Il calo dell'indice S&P 500 dai massimi si sta avvicinando alla soglia critica del 20%, oltre cui il mercato di norma si configura come ribassista. Gli investitori quindi sono preoccupati perché storicamente si sono avute situazioni davvero poco edificanti. Dal dopoguerra, su 12 mercati ribassisti, 9 hanno perso almeno il 25%, ma ci sono state 3 situazioni terrificanti. La prima fa riferimento al 1973, quando scoppiò il
primo shock petrolifero; la seconda riguarda il 2000, anno dell'esplosione della
bolla dot-com; la terza concerne il 2007, vigilia della Grande Crisi che portò al
fallimento della Lehman Brothers.
● ● ● ● ●
ATTIVITÀ: Trascrivi dal brano sul calo dell'S&P 500 il passo che comincia con "Il calo dell'indice" e prosegue fino a "della Lehman Brothers.".

SEZIONE DATI:
● ● ● ● ●
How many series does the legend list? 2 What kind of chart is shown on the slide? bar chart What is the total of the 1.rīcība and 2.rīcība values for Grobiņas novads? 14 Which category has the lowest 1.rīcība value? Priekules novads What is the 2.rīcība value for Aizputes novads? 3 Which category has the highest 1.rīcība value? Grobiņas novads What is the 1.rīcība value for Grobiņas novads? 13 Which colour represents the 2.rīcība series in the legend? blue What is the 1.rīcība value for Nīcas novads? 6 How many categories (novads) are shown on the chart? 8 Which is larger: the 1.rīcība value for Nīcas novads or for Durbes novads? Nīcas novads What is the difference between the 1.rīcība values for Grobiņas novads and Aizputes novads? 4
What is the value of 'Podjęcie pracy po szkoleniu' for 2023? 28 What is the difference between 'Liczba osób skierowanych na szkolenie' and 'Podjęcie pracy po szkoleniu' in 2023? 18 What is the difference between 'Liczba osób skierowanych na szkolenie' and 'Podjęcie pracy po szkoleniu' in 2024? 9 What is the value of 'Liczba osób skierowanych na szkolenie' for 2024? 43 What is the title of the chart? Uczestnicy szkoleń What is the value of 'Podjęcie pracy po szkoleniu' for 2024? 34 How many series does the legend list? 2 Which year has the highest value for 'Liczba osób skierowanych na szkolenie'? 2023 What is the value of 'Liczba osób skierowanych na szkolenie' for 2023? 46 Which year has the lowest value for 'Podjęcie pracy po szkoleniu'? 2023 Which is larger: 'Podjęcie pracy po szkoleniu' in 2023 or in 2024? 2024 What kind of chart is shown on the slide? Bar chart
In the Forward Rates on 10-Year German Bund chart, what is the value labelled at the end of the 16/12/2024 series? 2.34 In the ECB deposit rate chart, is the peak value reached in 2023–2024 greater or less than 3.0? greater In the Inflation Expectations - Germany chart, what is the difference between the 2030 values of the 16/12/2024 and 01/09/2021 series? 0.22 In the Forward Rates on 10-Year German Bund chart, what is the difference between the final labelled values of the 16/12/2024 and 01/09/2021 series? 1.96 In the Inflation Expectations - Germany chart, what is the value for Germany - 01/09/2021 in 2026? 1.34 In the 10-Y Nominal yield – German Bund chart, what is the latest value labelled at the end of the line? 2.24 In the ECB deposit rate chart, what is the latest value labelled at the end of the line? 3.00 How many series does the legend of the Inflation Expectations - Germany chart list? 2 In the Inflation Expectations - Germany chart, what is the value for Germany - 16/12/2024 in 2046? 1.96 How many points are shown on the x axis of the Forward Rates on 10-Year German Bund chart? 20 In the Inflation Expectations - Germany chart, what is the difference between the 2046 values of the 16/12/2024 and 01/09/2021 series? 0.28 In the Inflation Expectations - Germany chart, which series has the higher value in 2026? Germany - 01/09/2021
● ● ● ● ●
RISPOSTA:
Il calo dell'indice S&P 500 dai massimi si sta avvicinando alla soglia critica del 20%, oltre cui il mercato di norma si configura come ribassista. Gli investitori quindi sono preoccupati perché storicamente si sono avute situazioni davvero poco edificanti. Dal dopoguerra, su 12 mercati ribassisti, 9 hanno perso almeno il 25%, ma ci sono state 3 situazioni terrificanti. La prima fa riferimento al 1973, quando scoppiò il
primo shock petrolifero; la seconda riguarda il 2000, anno dell'esplosione della
bolla dot-com; la terza concerne il 2007, vigilia della Grande Crisi che portò al
fallimento della Lehman Brothers.